Although the company had raised a hefty $75 million in at least six rounds of financing, from VCs like Accel Partners and Rose Ventures, Fortune reports that von Tobel, 31, is likely to take home tens of millions of dollars. She will also stay on as CEO of the company, which Northwestern Mutual said it will run separately.

Von Tobel got the idea for LearnVest as a senior at Harvard in 2006 but like many Ivy Leaguers graduating during the high-flying days before the housing bubble popped and the global economy collapsed, decided to try her hand as a trader at Morgan Stanley.

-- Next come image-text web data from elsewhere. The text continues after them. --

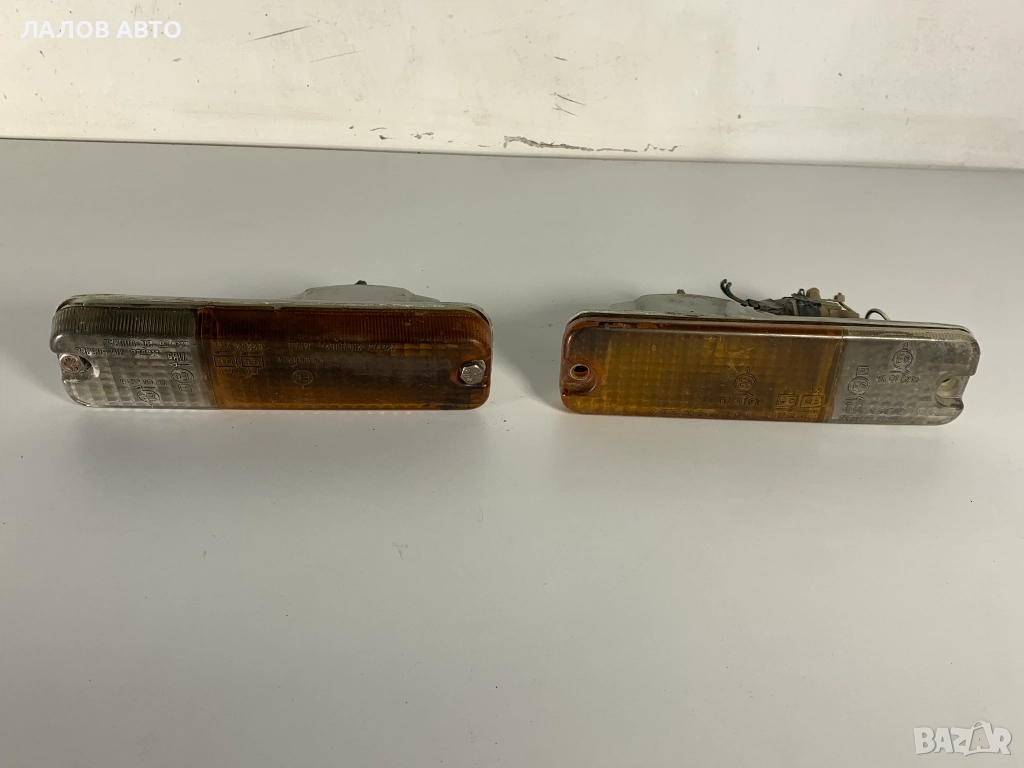 Предни мигачи Дайхацу Фероза Predni migachi Daihatsu Feroza , снимка 1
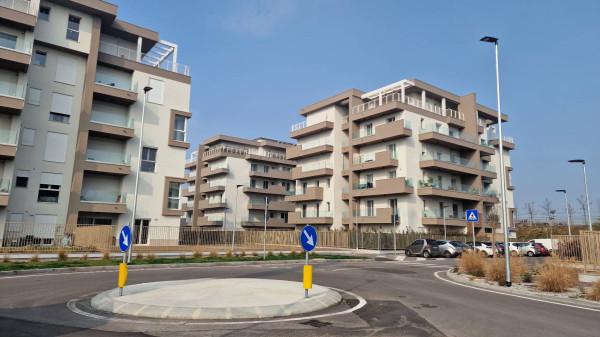 Quadrilocale in Via Giuseppe Mazzini, Cassina de' Pecchi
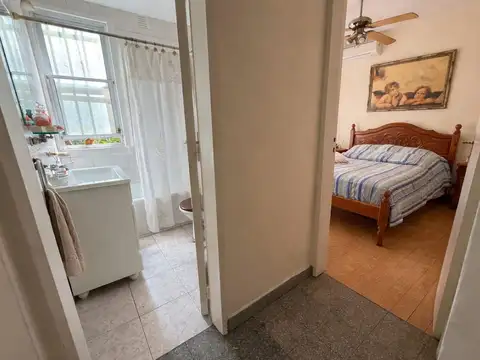 Departamento en Venta en Villa Devoto, USD 180.000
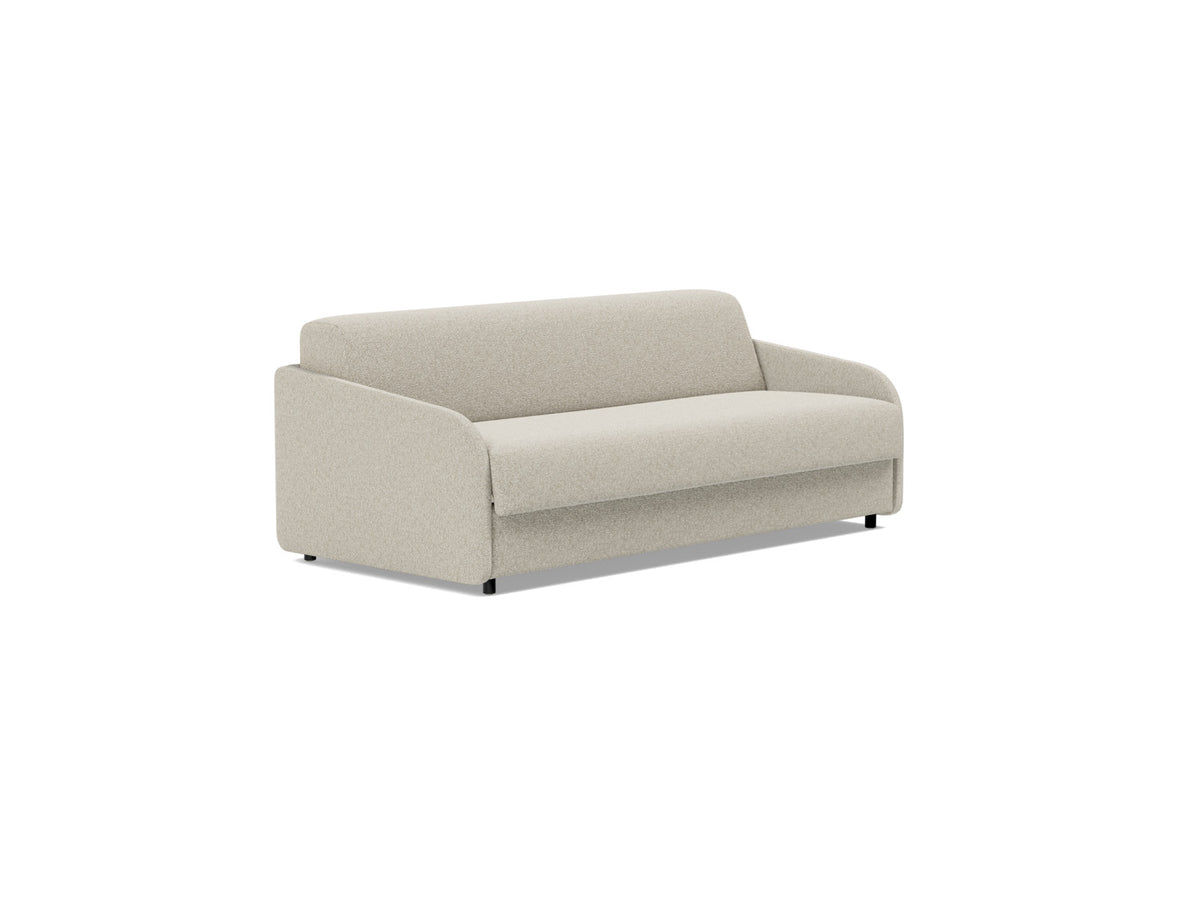 EIVOR Sofa Bed, Spring, 3/4 view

She later enrolled at HBS but decided to drop out to start what she referred to in 2009 as a personal finance website for women.

LearnVest expanded to include men, and began to offer automated financial planning online, riding the wave of robo-advisers catering to millennials who are shrugging off traditional financial planners in favor of online financial help, at a fraction of the cost.

Wall Street, worried about the young entrepreneurs who could end up eating its lunch, has begun throwing money at fintech startups to learn about how they operate, what technology they are using, and whether or not they might one day replace the armies of financial advisers employed around the world. American Express, Citigroup, Goldman Sachs, and Fidelity Investments are among the financial giants investing in this area.

Buying LearnVest also gives 158-year-old insurance giant Northwestern Mutual access to 1.5 million customers, the bulk of which are much-coveted millennials that banks and other financial institutions are trying so hard to reach.